**Transcribed page contents**
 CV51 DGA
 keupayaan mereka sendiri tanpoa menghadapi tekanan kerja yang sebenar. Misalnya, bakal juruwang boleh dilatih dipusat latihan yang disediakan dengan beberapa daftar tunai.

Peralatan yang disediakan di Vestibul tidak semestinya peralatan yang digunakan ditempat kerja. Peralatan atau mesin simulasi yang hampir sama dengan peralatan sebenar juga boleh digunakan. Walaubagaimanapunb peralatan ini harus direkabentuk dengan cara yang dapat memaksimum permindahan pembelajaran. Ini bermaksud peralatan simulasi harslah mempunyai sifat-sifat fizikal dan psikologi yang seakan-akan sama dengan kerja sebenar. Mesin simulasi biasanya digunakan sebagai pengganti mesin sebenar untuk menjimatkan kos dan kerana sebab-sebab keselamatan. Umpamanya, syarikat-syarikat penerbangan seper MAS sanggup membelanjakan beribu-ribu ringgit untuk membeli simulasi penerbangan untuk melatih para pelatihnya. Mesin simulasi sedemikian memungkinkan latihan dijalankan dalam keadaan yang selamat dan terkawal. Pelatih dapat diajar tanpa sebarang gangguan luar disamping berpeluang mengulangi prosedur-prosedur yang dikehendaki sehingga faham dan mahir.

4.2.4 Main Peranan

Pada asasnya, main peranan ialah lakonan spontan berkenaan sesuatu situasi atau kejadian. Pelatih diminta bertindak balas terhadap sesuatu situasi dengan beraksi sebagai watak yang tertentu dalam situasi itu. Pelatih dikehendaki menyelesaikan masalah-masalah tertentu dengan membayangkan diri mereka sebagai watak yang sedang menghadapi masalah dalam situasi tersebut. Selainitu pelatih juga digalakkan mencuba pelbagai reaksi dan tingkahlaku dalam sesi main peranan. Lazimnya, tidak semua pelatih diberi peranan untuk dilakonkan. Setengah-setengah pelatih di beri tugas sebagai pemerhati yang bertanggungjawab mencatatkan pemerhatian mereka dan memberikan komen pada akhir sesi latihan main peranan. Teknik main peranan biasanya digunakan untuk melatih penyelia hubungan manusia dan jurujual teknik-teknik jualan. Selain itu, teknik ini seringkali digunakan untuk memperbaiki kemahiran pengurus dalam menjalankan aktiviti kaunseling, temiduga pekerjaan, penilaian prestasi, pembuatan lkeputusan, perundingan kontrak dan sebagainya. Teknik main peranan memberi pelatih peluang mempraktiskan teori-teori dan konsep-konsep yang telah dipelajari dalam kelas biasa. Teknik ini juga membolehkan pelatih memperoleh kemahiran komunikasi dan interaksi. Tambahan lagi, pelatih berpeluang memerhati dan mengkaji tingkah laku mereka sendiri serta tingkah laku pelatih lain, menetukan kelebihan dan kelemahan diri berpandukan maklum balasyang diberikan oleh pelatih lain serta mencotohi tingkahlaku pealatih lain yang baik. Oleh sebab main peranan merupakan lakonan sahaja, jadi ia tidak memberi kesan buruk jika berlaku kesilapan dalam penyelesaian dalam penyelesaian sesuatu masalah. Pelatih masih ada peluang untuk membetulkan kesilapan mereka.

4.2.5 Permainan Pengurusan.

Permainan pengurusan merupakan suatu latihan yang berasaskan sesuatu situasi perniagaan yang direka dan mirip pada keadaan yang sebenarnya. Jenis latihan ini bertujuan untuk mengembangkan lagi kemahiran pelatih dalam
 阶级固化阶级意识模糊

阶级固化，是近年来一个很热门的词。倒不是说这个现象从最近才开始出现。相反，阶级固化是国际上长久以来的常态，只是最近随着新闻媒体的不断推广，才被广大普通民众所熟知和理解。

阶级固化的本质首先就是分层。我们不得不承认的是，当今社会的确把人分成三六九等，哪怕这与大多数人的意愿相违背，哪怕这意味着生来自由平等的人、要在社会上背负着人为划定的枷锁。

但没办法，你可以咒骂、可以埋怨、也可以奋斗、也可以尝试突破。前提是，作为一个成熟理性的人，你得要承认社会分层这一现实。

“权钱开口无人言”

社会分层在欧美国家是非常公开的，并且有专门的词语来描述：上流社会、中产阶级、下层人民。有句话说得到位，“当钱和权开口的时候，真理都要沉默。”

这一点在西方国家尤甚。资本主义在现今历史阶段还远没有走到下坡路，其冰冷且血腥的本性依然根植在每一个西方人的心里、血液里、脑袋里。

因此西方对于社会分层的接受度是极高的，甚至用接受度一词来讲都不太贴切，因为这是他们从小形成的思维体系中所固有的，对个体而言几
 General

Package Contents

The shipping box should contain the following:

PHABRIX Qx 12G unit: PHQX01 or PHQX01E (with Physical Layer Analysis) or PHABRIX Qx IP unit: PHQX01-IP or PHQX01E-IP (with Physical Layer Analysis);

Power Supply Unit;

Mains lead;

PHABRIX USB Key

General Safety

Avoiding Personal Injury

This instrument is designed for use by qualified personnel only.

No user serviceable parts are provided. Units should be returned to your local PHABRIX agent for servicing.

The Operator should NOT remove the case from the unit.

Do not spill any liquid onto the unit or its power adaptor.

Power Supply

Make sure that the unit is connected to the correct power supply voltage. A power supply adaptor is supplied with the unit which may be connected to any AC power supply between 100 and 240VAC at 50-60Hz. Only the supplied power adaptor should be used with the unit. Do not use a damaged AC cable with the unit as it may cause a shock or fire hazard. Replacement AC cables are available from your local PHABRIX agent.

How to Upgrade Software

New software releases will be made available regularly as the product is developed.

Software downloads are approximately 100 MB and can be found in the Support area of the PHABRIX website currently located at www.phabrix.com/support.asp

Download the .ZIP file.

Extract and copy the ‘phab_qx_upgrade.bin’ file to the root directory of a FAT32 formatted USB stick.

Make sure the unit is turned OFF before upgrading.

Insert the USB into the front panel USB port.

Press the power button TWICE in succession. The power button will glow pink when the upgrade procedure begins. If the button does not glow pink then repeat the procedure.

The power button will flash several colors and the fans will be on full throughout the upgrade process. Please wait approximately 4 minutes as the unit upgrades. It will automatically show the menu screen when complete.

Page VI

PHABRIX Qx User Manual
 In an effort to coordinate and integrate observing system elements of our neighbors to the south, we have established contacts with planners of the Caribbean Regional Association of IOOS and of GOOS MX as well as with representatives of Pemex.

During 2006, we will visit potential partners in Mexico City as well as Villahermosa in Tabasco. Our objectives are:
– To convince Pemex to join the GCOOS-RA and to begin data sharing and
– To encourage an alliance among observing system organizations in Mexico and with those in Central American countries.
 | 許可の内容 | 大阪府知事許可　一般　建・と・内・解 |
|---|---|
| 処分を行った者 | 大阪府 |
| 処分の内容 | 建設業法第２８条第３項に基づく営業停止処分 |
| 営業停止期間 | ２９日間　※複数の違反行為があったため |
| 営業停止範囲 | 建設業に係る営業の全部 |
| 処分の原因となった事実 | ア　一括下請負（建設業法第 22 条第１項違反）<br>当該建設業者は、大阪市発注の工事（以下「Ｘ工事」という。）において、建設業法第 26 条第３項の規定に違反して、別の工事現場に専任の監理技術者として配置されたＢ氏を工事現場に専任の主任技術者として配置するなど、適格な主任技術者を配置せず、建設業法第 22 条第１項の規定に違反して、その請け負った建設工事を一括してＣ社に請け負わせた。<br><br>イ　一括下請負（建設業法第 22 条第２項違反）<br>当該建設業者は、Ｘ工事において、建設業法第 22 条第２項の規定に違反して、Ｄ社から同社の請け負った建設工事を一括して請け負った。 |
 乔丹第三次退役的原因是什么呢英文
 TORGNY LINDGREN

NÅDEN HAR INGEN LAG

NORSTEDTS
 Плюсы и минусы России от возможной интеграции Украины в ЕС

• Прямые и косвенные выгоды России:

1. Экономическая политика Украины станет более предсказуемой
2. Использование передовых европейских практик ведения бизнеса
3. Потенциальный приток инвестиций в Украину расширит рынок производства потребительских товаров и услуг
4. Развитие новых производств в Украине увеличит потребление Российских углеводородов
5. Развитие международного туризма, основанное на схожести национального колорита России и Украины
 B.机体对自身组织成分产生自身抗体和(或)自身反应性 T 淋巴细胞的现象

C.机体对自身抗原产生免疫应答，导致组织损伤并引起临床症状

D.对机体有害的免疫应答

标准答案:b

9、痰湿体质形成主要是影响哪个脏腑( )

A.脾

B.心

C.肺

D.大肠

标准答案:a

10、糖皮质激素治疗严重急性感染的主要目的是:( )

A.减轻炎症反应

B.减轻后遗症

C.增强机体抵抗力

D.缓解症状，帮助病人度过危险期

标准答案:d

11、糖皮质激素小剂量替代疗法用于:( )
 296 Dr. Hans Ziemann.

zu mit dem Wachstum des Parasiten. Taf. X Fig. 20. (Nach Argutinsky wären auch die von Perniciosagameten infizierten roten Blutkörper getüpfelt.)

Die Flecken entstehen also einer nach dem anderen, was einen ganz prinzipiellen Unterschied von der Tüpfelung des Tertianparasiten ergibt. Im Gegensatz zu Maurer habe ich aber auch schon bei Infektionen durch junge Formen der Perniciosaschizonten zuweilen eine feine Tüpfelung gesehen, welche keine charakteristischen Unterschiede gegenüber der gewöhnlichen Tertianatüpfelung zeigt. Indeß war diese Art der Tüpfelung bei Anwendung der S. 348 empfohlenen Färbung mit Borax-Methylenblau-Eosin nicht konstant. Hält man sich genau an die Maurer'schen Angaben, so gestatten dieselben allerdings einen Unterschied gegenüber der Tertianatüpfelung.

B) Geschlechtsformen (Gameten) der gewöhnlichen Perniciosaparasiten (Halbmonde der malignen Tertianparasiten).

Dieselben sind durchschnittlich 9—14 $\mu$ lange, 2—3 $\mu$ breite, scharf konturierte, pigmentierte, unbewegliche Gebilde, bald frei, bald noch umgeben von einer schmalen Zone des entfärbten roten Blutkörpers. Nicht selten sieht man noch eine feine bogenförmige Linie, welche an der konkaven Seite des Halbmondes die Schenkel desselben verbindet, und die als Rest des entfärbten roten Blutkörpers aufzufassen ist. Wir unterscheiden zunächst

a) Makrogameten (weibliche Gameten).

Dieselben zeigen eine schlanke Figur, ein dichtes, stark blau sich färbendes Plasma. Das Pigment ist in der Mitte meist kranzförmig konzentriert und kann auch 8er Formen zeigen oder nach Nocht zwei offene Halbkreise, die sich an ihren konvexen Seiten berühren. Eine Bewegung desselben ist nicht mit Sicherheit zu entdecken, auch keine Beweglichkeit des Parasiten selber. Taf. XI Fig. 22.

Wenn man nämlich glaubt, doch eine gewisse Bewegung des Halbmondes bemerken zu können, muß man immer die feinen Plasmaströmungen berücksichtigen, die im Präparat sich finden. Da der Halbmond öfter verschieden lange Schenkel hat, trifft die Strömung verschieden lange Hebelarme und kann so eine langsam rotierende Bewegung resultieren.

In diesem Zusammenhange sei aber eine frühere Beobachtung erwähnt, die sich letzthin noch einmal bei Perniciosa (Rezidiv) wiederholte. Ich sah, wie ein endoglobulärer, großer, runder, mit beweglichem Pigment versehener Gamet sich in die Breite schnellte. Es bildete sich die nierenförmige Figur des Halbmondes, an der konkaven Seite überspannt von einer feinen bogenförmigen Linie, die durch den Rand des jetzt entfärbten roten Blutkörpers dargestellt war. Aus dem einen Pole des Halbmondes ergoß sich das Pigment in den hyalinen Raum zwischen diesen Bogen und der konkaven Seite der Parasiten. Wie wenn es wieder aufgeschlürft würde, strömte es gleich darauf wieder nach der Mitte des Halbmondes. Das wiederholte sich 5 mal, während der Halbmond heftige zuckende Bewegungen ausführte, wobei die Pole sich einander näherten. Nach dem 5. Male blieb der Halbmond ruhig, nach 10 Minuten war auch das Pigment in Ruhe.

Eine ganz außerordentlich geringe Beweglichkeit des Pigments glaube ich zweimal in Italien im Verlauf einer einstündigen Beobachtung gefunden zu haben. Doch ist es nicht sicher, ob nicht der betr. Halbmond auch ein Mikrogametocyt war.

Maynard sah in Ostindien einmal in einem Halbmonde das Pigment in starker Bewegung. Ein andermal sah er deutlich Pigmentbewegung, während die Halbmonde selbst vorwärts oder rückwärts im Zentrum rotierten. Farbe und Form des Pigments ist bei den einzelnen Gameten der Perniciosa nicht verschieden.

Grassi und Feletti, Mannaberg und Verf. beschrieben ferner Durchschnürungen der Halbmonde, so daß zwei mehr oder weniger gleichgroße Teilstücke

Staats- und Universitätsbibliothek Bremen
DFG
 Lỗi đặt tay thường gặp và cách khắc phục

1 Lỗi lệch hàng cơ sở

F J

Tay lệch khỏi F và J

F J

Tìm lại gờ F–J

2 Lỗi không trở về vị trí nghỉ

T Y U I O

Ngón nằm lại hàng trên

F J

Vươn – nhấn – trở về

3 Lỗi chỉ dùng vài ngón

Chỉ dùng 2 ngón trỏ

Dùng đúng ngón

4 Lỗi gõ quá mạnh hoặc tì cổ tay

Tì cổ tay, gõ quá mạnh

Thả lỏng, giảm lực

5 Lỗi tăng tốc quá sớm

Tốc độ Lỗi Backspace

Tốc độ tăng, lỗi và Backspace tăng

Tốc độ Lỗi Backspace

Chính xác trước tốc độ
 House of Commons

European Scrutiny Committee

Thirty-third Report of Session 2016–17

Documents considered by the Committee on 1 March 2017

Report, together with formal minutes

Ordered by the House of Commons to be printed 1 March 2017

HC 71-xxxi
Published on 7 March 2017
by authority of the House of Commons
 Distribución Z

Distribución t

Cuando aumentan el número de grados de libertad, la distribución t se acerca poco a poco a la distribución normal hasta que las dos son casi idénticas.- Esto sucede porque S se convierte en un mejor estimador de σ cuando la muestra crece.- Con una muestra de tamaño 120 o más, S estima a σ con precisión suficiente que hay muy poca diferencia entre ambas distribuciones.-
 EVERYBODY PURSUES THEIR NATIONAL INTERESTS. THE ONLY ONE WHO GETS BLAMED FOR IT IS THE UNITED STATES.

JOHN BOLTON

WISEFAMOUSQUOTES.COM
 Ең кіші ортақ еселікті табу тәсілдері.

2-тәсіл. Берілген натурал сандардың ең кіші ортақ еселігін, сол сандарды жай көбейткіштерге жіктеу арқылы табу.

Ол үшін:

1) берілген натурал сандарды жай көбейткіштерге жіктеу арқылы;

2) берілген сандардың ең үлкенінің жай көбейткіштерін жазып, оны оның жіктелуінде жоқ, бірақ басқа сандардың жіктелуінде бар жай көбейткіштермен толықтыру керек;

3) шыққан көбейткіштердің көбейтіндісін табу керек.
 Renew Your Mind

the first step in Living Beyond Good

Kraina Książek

**What you have to do**
Filter the data above, keeping only lines that include the string "Make".

**Task response**
Make sure that the unit is connected to the correct power supply voltage. A power supply adaptor is supplied with the unit which may be connected to any AC power supply between 100 and 240VAC at 50-60Hz. Only the supplied power adaptor should be used with the unit. Do not use a damaged AC cable with the unit as it may cause a shock or fire hazard. Replacement AC cables are available from your local PHABRIX agent.
Make sure the unit is turned OFF before upgrading.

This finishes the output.